We agreed with the American side that it was important to take advantage of the deteriorating economic situation in Iraq in order to put pressure on that country's government to delineate our common border. The Central Intelligence Agency gave us its view of appropriate means of pressure, saying that broad cooperation should be initiated between us on condition that such activities be coordinated at a high level.
Kuwait's foreign minister reportedly fainted at the sight of this document.
Kuwait's intentional over production infuriated Hussein, who was desperate for higher oil prices after the war. Iraq was losing some $6-7 billion a year in revenue due to the glut of oil on the market. Furthermore, Kuwait moved oil rigs near the Iraq border and began slant drilling into Iraqi oil fields. Once this program of agitation began, the Pentagon, under the direction of General Stormin' Norman Schwarzkopf, conducted a series of computerized war games specifically targeting Iraqi armoured divisions while the White House displayed no interest in the increasingly hostile dispute between Iraq and Kuwait, something that was sure to boil over. In the last meeting between then US Ambassador to Iraq, April Glaspie, and Saddam Hussein, Glaspie indicated that Washington's position in the dispute was entirely neutral. But deliveries of food to war torn Iraq were inexplicably cut-off in spring of 1990, causing shortages that now seem entirely designed to provoke an hostile reaction. Naturally enough and still being hoodwinked, Hussein launched his invasion of Kuwait on August 2, 1990, which was widely denounced by both the UN Security Council and the Arab League. Economic sanctions against Iraq were quickly enacted and many of these resolutions were garnered by the Bush administration through various incentives such as arms, debt forgiveness ($7 billion for Egypt) or threats of economic retaliation. Yemen, which opposed the US, lost millions in foreign aid.
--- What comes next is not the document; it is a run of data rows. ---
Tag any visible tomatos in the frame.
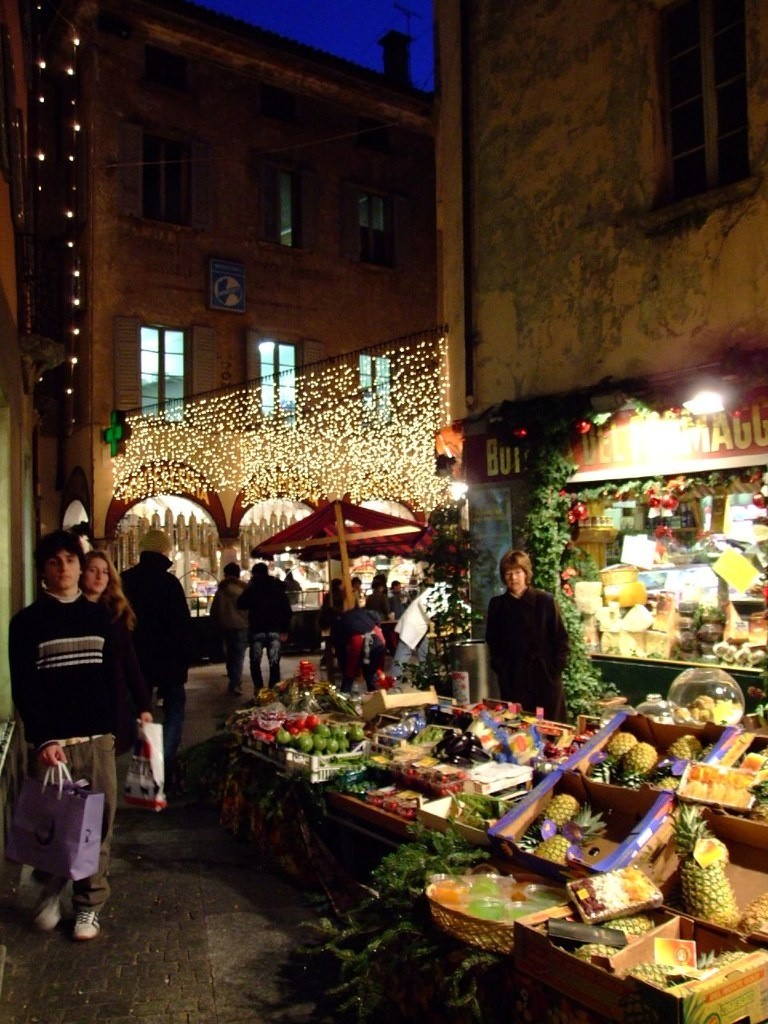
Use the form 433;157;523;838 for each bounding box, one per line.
366;766;468;819
250;714;320;743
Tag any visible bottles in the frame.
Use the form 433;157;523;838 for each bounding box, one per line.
668;668;744;726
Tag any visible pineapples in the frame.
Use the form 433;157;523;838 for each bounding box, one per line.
520;730;768;993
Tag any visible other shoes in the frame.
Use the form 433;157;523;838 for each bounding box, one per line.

The Bush administration claimed that the biggest concern at the time was an Iraqi invasion of Saudi Arabia, for which there was little evidence despite Pentagon claims that Iraqi forces were massing on the Saudi border. Soviet and commercial satellite imagery showed no Iraqi forces on the Saudi border and while the Pentagon persisted in its claim, it refused to release any countervailing satellite imagery of its own. For five months, more than 500,000 US troops moved into Saudi territory. All of this was planned well in advance of Iraq's invasion, and General Schwarzkopf would later refer to "eighteen months of planning" in anticipation of Operation Desert Shield and Operation Desert Storm. In an effort to assuage concerns about a war that appeared inevitable -- which it was for the White House -- a disinformation campaign was launched designed to portray Iraqi forces as beyond barbaric. Bush would repeatedly cite known false reports that premature babies were being torn out of incubators in Kuwaiti hospitals. But it was only after this propaganda percolated through the public sphere for sometime, that the conditions would be deemed ripe for attack. And it was then that the massacre would begin.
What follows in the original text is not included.